* DOCUMENT PASSAGE *
>> Start
The line separating section 29 on the west and section 28 on the east runs north and south, of course, and the section line crosses the boundary line somewhere in the northwest portion of the disputed area.
The chains of title' go back to 1907 to a common owner, Havard, who owned a 900 acre tract. In that year, Havard sold 500 acres to Beall, by means of a description *1047which, as synopsized by the trial judge, goes like this: 500 acres of swampland bounded north by Mary Walker, south by Beall (purchaser), east by (a blank space), and west by Havard (seller).
What in that description was called the west boundary (but is more accurately the southwestern boundary), is the boundary in dispute.
>> End
* WRITTEN REQUEST 1 *
Reproduce the entire boundary dispute passage word for word.
The text and the records are unrelated to each other.

* LISTING *
>> Start
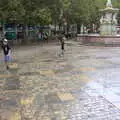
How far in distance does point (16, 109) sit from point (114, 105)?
8.58ft

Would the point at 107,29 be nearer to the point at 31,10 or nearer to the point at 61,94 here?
the point at 31,10

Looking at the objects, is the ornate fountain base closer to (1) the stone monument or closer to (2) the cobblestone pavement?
(1) the stone monument

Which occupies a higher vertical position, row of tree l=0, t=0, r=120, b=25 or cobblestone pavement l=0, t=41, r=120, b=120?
row of tree l=0, t=0, r=120, b=25

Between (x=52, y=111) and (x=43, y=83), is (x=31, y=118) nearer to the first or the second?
(x=52, y=111)

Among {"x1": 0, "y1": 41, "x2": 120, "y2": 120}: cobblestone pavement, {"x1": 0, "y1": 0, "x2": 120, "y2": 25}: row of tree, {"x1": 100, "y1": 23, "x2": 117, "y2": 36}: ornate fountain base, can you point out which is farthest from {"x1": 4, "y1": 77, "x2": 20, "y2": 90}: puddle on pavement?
{"x1": 100, "y1": 23, "x2": 117, "y2": 36}: ornate fountain base

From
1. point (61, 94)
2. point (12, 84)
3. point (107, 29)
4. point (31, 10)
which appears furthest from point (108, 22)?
point (61, 94)

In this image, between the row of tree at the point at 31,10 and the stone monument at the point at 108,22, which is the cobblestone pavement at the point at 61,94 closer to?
the row of tree at the point at 31,10

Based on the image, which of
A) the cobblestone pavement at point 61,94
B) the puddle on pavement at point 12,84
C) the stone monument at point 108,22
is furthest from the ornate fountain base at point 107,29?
the puddle on pavement at point 12,84

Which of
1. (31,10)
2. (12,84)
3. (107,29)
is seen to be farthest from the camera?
(31,10)

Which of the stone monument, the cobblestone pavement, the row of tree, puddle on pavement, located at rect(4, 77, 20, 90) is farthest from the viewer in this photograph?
the stone monument

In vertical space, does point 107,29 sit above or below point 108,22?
below

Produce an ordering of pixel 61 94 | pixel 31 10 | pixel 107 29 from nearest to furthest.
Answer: pixel 61 94, pixel 107 29, pixel 31 10

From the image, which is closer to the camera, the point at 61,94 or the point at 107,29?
the point at 61,94

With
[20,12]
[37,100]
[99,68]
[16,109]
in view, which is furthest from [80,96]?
[20,12]
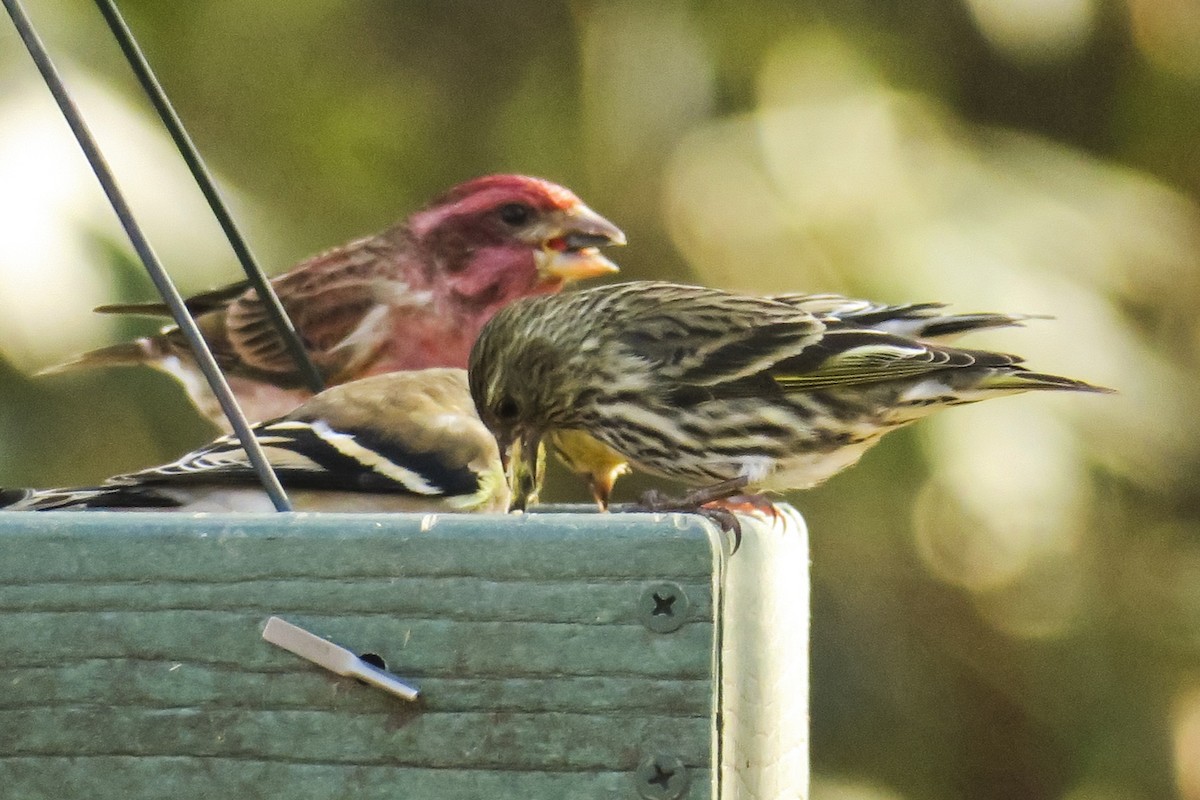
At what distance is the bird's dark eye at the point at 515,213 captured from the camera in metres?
3.44

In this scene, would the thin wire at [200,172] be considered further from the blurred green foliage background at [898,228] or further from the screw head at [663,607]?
the blurred green foliage background at [898,228]

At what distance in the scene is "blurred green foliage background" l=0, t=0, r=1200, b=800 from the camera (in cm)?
460

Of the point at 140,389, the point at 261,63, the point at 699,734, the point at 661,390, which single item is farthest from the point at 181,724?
>> End
* WRITTEN REQUEST 2 *
Count the lines in the records that contain the string "background", and give only that number.

* SOLUTION 1 *
The line separating section 29 on the west and section 28 on the east runs north and south, of course, and the section line crosses the boundary line somewhere in the northwest portion of the disputed area.
The chains of title' go back to 1907 to a common owner, Havard, who owned a 900 acre tract. In that year, Havard sold 500 acres to Beall, by means of a description *1047which, as synopsized by the trial judge, goes like this: 500 acres of swampland bounded north by Mary Walker, south by Beall (purchaser), east by (a blank space), and west by Havard (seller).
What in that description was called the west boundary (but is more accurately the southwestern boundary), is the boundary in dispute.

* SOLUTION 2 *
3